*TRECHO FORNECIDO:*
Você começou na escolinha muito cedo, e fala-se muito que a parte competitiva tira o romantismo do futebol. De alguma forma você procurava manter isso dentro de você? Mesmo já treinando, mantinha vivo o lado torcedor?

Sinto falta da liberdade. Nasci em um bairro de gente humilde em São Paulo, onde as pessoas sentam na calçada para comer churrasco. Sou um cara de hábitos simples"
Muricy

Eu morava perto do Morumbi e ia ver jogo. Não era um baita torcedor, mas gostava de ver jogo. Eu era sócio do São Paulo. No meu tempo, o Morumbi não era todo fechado e redondo como hoje. Na parte do clube, ele era aberto. E a gente ia pro morro ver os clássicos, que eram todos lá. Eu gostava de ver o Pelé jogar. O Santos ia jogar e eu ficava enlouquecido. Tudo do morro, não entrávamos no estádio. Então, víamos o Pelé, o Rivelino quando o Corinthians vinha. E esses caras eram muito famosos. Hoje em dia se encontra os jogadores toda hora, mas antigamente não era assim. Essa era minha paixão. Depois, descia pelo elevador para ver esses caras importantes passarem. Fui criado nesse meio.

*INFORMAÇÕES EXTRAÍDAS:*
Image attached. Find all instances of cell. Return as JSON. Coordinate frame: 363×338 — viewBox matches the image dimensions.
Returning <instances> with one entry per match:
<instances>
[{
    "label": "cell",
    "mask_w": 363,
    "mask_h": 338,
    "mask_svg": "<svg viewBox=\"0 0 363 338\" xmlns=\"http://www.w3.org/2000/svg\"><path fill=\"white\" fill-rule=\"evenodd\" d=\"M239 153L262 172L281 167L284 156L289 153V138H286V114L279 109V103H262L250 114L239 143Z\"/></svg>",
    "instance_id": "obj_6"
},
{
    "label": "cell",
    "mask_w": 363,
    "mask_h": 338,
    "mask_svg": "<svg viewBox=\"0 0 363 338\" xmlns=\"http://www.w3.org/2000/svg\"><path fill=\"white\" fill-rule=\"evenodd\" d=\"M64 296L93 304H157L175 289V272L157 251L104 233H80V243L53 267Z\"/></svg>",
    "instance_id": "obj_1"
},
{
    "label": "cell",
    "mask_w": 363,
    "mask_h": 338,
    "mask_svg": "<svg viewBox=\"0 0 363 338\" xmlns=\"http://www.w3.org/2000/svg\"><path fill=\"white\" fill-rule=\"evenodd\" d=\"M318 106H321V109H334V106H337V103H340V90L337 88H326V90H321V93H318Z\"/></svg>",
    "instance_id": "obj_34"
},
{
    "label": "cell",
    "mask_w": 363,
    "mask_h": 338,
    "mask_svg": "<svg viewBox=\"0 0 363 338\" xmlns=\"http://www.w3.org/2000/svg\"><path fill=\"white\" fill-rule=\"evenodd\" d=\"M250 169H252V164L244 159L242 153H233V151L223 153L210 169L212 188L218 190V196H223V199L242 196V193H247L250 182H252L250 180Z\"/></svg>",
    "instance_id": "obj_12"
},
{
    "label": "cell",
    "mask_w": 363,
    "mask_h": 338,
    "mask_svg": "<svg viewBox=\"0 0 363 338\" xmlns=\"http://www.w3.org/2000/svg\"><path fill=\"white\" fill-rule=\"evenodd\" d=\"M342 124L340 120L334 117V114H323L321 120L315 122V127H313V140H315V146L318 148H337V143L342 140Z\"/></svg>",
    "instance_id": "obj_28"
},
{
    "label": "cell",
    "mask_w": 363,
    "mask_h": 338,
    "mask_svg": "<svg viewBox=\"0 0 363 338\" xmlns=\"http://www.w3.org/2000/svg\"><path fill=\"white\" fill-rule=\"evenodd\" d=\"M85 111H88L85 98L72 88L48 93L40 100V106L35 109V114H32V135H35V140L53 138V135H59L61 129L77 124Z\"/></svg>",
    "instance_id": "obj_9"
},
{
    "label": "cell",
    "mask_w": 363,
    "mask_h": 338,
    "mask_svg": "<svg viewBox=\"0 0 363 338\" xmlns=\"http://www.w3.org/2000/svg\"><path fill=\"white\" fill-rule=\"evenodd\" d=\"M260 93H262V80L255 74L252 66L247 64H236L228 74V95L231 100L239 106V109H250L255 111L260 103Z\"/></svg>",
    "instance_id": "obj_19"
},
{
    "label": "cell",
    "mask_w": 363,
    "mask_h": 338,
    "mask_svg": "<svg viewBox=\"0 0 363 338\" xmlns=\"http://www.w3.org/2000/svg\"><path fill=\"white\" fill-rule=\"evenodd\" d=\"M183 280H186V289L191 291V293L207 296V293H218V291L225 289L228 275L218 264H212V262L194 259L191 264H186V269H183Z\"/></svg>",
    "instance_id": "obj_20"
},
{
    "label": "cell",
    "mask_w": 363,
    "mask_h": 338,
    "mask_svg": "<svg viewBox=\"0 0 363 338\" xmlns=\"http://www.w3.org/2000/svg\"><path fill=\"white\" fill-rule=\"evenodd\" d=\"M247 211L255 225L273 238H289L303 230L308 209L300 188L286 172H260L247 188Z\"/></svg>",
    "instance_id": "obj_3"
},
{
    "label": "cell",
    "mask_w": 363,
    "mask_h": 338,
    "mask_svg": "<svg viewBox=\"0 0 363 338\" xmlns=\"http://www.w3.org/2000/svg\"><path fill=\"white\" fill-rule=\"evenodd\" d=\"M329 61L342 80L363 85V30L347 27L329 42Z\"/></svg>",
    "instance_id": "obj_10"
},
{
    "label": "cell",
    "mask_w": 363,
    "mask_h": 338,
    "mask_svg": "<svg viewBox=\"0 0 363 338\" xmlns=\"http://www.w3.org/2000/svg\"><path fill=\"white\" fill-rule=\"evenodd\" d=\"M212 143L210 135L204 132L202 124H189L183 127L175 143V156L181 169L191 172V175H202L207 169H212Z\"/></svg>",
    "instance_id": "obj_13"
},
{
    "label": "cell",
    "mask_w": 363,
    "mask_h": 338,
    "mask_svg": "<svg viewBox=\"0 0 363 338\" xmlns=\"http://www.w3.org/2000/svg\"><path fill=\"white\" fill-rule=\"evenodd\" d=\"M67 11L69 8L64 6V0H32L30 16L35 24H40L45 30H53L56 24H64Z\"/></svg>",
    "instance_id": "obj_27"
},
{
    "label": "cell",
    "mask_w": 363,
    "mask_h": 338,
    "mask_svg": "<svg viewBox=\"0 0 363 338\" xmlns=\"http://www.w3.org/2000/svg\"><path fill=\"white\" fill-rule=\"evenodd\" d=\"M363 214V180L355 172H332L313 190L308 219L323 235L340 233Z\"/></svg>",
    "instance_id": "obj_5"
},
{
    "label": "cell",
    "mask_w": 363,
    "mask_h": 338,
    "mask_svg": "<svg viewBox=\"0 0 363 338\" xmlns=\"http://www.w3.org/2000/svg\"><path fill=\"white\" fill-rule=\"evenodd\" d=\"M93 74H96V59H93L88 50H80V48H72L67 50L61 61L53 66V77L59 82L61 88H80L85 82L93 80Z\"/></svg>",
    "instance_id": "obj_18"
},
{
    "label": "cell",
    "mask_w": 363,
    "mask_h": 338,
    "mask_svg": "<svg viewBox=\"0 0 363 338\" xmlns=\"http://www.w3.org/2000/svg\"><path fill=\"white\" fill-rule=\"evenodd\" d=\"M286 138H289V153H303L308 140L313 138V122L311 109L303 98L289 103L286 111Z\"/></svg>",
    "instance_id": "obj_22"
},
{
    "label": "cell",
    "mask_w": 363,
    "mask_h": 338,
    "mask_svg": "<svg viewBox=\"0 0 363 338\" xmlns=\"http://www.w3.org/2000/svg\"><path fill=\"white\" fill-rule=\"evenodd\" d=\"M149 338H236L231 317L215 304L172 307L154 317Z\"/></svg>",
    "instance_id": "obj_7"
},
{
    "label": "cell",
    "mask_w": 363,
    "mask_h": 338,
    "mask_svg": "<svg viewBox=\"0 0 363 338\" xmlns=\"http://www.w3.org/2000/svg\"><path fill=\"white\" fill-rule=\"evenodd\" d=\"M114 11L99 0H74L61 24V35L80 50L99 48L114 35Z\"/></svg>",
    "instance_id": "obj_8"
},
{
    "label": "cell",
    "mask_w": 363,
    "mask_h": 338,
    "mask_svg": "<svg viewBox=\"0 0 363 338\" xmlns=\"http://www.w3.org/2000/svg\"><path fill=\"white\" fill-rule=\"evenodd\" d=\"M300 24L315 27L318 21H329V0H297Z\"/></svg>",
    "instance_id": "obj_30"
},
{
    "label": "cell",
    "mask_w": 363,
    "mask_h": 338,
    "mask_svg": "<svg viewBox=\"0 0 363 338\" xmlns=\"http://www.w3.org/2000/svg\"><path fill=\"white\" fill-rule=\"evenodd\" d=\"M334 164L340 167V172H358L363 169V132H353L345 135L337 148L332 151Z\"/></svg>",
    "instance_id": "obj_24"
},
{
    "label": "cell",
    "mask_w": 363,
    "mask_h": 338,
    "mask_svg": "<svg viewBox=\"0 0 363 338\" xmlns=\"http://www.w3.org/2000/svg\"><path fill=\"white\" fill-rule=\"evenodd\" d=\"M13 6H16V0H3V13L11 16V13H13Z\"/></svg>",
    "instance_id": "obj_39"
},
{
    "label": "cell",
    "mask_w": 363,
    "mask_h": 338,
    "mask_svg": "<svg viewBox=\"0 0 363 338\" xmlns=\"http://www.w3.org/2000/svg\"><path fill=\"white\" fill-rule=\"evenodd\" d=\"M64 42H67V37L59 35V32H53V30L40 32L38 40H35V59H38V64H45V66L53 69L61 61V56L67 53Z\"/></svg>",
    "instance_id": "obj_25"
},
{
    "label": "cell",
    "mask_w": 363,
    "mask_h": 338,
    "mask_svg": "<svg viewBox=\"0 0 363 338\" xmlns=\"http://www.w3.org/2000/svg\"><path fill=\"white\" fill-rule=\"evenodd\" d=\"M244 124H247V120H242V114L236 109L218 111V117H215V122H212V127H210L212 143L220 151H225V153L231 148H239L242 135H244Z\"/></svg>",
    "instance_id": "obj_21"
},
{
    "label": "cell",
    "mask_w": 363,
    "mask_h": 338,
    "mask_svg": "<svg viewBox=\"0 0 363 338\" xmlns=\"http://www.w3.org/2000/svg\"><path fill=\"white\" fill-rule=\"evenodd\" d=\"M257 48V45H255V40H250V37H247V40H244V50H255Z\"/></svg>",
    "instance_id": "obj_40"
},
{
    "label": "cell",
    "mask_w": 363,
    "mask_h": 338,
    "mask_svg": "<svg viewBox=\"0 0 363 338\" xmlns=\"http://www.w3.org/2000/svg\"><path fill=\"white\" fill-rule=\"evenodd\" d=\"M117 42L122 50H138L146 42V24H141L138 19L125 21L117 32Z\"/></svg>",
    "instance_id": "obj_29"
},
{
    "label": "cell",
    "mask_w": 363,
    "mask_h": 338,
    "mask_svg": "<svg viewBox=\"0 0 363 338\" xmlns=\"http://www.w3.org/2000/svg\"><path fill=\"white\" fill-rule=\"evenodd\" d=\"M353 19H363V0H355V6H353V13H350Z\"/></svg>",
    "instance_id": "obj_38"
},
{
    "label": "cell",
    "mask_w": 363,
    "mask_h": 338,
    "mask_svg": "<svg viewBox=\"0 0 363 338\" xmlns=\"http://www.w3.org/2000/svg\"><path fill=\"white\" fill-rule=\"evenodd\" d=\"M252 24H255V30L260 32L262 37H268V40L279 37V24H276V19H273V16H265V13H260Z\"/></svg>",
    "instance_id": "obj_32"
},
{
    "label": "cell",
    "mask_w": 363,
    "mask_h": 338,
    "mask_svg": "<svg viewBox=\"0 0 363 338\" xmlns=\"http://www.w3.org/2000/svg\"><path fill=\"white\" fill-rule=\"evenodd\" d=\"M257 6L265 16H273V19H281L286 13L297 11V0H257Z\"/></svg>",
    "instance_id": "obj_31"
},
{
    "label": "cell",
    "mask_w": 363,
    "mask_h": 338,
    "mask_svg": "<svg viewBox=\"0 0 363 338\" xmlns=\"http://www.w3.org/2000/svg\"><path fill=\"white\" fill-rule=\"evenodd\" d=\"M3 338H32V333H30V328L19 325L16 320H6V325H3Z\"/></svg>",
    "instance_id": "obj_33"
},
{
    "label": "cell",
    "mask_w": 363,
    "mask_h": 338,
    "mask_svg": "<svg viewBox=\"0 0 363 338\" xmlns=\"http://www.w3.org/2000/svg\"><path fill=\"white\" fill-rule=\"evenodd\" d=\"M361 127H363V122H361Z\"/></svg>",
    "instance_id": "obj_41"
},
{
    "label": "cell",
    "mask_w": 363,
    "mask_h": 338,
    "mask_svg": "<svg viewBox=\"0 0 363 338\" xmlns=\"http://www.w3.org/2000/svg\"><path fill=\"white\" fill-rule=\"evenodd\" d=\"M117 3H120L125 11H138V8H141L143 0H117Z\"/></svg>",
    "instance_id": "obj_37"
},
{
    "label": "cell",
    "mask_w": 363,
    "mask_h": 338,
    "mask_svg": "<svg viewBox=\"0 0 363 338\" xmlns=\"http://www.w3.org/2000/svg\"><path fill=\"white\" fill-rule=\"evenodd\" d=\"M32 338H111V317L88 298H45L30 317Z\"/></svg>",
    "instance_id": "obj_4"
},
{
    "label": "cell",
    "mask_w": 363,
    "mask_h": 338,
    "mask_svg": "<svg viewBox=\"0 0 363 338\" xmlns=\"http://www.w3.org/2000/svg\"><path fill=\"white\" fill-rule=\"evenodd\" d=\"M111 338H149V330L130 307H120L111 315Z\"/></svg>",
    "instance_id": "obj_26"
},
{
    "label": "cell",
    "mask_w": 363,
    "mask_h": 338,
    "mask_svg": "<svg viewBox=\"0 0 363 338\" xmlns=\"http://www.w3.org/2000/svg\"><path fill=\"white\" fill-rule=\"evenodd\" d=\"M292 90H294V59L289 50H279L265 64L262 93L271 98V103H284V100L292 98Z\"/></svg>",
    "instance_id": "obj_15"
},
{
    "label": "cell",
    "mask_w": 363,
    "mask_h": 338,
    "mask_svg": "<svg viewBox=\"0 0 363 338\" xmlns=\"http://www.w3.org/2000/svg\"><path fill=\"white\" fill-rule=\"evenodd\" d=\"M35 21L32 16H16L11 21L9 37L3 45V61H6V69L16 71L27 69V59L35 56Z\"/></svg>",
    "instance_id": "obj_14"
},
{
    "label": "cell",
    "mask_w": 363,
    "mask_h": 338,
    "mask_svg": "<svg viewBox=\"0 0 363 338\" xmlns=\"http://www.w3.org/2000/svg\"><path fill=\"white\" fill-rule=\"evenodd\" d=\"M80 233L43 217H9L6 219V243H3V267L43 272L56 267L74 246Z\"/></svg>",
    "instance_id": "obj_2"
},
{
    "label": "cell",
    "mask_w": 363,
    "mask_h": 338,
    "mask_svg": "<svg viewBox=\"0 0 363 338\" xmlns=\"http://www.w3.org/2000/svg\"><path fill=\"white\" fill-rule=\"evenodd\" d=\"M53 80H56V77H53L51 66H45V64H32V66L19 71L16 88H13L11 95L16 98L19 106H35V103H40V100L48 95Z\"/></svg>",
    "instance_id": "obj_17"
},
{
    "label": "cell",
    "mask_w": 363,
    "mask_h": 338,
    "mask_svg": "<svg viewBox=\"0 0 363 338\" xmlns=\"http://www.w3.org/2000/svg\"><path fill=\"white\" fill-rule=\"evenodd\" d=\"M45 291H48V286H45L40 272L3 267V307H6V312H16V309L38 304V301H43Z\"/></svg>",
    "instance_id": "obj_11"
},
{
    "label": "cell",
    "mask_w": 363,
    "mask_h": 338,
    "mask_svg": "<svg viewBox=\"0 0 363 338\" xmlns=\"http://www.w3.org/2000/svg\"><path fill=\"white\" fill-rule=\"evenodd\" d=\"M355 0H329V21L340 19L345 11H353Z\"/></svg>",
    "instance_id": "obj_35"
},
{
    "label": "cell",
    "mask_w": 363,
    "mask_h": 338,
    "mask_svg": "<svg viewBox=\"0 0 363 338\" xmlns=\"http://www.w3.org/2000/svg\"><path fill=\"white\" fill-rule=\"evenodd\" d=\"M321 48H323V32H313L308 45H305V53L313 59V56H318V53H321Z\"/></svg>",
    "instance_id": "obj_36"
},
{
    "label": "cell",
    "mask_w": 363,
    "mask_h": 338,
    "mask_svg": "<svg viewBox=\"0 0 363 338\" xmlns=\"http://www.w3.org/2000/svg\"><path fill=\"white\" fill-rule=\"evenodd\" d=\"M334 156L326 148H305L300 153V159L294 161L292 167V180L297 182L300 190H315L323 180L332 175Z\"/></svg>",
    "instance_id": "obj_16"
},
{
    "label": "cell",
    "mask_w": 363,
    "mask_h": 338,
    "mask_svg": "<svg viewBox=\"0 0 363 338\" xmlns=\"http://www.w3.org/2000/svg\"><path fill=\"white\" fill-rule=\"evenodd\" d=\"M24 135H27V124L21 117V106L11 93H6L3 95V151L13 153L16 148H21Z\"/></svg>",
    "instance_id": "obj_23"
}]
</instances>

* * *

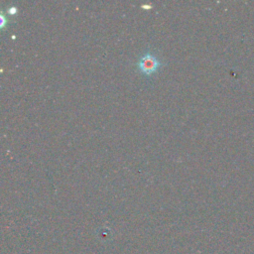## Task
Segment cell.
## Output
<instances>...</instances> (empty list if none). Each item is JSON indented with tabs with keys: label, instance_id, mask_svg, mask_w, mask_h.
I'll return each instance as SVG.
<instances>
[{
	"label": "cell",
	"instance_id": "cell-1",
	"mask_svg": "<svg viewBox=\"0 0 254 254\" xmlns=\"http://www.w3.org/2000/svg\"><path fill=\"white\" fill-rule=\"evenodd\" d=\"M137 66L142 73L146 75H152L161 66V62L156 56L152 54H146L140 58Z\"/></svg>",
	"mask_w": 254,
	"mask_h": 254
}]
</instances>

*INSTRUÇÕES DO EXERCÍCIO:*
(A) Com base na entrevista, responda às perguntas abaixo.
(i) Onde o entrevistado afirma ter nascido?
(ii) De qual clube ele era sócio?
(iii) De onde ele e os demais assistiam aos clássicos no Morumbi?
(B) Indique se cada afirmação concorda com a entrevista, justificando com as palavras exatas do texto.
(i) O entrevistado se considerava um grande torcedor.
(ii) Na época do entrevistado, o Morumbi já era todo fechado e redondo.
(iii) O entrevistado gostava de ver o Pelé jogar.
(C) Prossiga a redação da entrevista a partir da última frase apresentada.

*RESPOSTAS:*
(A)
(i) Em um bairro de gente humilde em São Paulo.
(ii) Do São Paulo.
(iii) Do morro, sem entrar no estádio.

(B)
(i) Não: "Não era um baita torcedor, mas gostava de ver jogo."
(ii) Não: "No meu tempo, o Morumbi não era todo fechado e redondo como hoje."
(iii) Sim: "Eu gostava de ver o Pelé jogar."

(C)
Você ainda vive no futebol, mas há muita diferença dessa época para o Muricy de hoje, até mesmo da época de jogador. Do que você mais sente falta?

Sinto muita falta da liberdade. Eu nasci em um bairro de gente humilde em São Paulo, onde as pessoas sentam na calçada para comer churrasco, essas coisas, e sinto falta. No fim do ano passado consegui fazer isso. Meus amigos são todos de Pinheiros e todos os sábados há um encontro, se juntam num bar na calçada… Em 2010 eu apareci de surpresa. Eles ficaram enlouquecidos. É isso que sinto falta, de ser mais varzeano, da várzea. Mas no que faço tem que ser muito profissional, correto, estudar… Isso me tira muito da vida que eu gosto. Sou um cara de hábitos simples. E é dessa simplicidade que sinto falta.

E de jogar você sente falta?

Não. Isso, não. Podia jogar nas brincadeiras da comissão, mas não jogo. Até pela idade. Começamos a nos machucar muito. Tenho 55 anos, tive problema de joelho e não tenho muita vontade.

Como é sua ligação com o futebol fora do trabalho? É um cara que vê muitos jogos na TV?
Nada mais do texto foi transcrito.